Formerly New Zealand's High Commissioner to the Cook Islands and MP for the Northland Electorate of New Zealand.


Moving forward together

Thursday 11 September 2014

Serving our community

The recent deaths of Work and Income staff in Ashburton and the escalation of threats against staff at other branches since is a reminder of how vulnerable public service workers are. These are genuine people who are trying to help others and do difficult jobs that involve administering policies set down in legislation. Unfortunately, there are those in our communities who are prepared to resort to threats and violence to get their own way. We can rationalise it anyway we like, blaming tough economic times and failures in health and education. But the reality is, there are some people in every community who simply cannot be reasoned with and who are willing to resort to violence to achieve an end.

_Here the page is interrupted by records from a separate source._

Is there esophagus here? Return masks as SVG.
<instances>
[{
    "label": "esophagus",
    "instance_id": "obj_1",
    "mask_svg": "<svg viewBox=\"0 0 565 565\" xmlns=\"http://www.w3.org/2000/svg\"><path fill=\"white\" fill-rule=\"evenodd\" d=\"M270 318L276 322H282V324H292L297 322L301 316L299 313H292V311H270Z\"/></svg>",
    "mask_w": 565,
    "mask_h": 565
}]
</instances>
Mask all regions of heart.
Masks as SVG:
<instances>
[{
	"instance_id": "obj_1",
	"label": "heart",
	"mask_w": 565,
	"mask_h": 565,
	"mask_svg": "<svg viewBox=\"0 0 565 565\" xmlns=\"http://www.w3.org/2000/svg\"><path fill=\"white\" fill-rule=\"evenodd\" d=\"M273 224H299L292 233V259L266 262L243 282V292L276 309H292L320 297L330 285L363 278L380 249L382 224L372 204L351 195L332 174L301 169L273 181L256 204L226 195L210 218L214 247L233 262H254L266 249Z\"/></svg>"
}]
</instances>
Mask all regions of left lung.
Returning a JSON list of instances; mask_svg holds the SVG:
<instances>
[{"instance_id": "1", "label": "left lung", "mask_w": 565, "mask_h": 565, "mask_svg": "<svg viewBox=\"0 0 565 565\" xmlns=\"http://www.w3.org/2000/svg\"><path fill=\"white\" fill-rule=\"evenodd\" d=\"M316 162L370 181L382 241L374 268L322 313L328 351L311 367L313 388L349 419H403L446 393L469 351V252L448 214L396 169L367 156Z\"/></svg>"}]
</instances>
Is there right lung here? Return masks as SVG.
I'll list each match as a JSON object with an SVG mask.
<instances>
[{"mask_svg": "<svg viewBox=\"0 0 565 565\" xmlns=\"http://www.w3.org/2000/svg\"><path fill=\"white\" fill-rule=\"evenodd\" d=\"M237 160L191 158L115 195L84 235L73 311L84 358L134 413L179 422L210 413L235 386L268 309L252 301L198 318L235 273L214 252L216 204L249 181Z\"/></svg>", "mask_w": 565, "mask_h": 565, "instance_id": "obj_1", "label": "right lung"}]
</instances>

Unfortunately, intimidation, verbal abuse and violence aren't just directed at Work and Income staff. They are also occupational hazards in local government. Field staff are the most likely to encounter abuse, but front office staff are not far behind. In most cases, the abuse is only verbal but it does occur almost daily. I find it extraordinary that such incidents even occur in our libraries. I know of at least one case where police intervention was needed. As recently as a week ago a member of our field staff was physically assaulted in the course of his duties and I'm told that field staff encounter face-to-face threats of physical violence about once a month on average. The level of verbal abuse through less direct medians such as the telephone is substantially higher. We have protocols in place to deal with abuse and threats but there really is very little we can do to protect against the possibility that somebody will overstep the mark and resort to physical violence at any given moment.

While we intend to review our workplace safety, it is physically and financially impossible to cover off every potential contingency with high numbers of staff in the field and numerous workplaces across the district. What we can do as a community is to remember the Ashburton tragedy, be aware of the dangers and be prepared to act quickly and call for external assistance should a situation arise in which others are being threatened or may be in danger. Looking out for each other is very important in areas such as the Far North where isolation is an issue.

If you happen to see staff as an easy target for abuse, please think again. As a Council, we will not hesitate to report your behaviour to higher authorities. Employees are entitled to the best possible level of protection and should not have to suffer for perceived injustices or for simply carrying out duties which, at the end of the day, are about serving our community.